As the only employed person in his household, he has to be careful about managing his money. “When you don’t make much money, you have to be cautious of your pockets a bit more,” he said. “Try not to spend too much.”

Monday through Friday, Peralta leaves home to start his 12-hour workday when most other people are sleeping. Sometimes, as early as 4 a.m., he starts his drive to the Bronx to buy ingredients before heading toward NYU, whose students are his main customers.

On his best days, Peralta makes $200. But most days, he makes about $120.

“I came—we came—to America with a Mexican’s mentality. Even when I made $50, I thought, ‘Wow, this is a lot of money, because in Mexico it is a lot of money.
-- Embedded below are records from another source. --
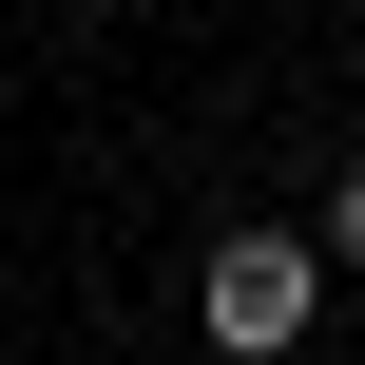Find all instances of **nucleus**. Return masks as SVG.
<instances>
[{
	"mask_svg": "<svg viewBox=\"0 0 365 365\" xmlns=\"http://www.w3.org/2000/svg\"><path fill=\"white\" fill-rule=\"evenodd\" d=\"M308 308H327V269H308V231H231V250L192 269V327H212L231 365H289V346H308Z\"/></svg>",
	"mask_w": 365,
	"mask_h": 365,
	"instance_id": "1",
	"label": "nucleus"
}]
</instances>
But, in reality, it is not much.” Peralta said.

One of his first jobs in New York was a delivery man for a deli. He took the job quickly. He wanted to start his New York life already.

It is not uncommon for immigrants, especially those who don’t speak English well, to sometimes be underpaid or not paid at all and to work under conditions that are illegal. Some may not know about labor laws that might protect them, for example, or that the legal minimum wage for companies in New York City with 11 or more employees is $13. That amount increases to $15 on Dec. 31, 2018.
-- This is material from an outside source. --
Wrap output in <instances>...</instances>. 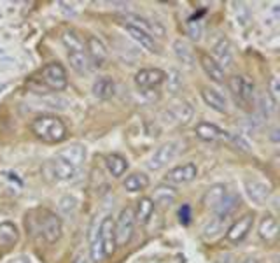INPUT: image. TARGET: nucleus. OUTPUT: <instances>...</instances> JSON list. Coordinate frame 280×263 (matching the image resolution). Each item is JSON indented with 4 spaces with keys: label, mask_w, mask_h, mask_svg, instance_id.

“Honestly, it’s because I didn’t know any English,” said Peralta, about originally taking a job in the United States where he earned less than he now earns.  According to a 2014 report  from the U.S. Census Bureau, “Less than half of immigrants speak English very well and about 13 percent don’t speak it at all.”

Not long after he arrived in the United States in 1998, Peralta began learning English by listening to the people talking on the streets. Now, he speaks English fluently with his customers.

In 1998, when he was 25, Peralta left his parents behind in Mexico. He’d heard some Mexicans call New York a city of gold. It hasn’t been as shiny as the people back home said it would be, though. His job is exhausting. But he has to work.

“He’s a very hardworking man, respectful and a good boss,” Andrade, Peralta’s co-worker, said.

He also happens to like what he does.

“I like cooking,” he said, with a smile spreading across his face as he placed bottles of soda in the truck’s built-in refrigerator. “I like making people happy with my food.”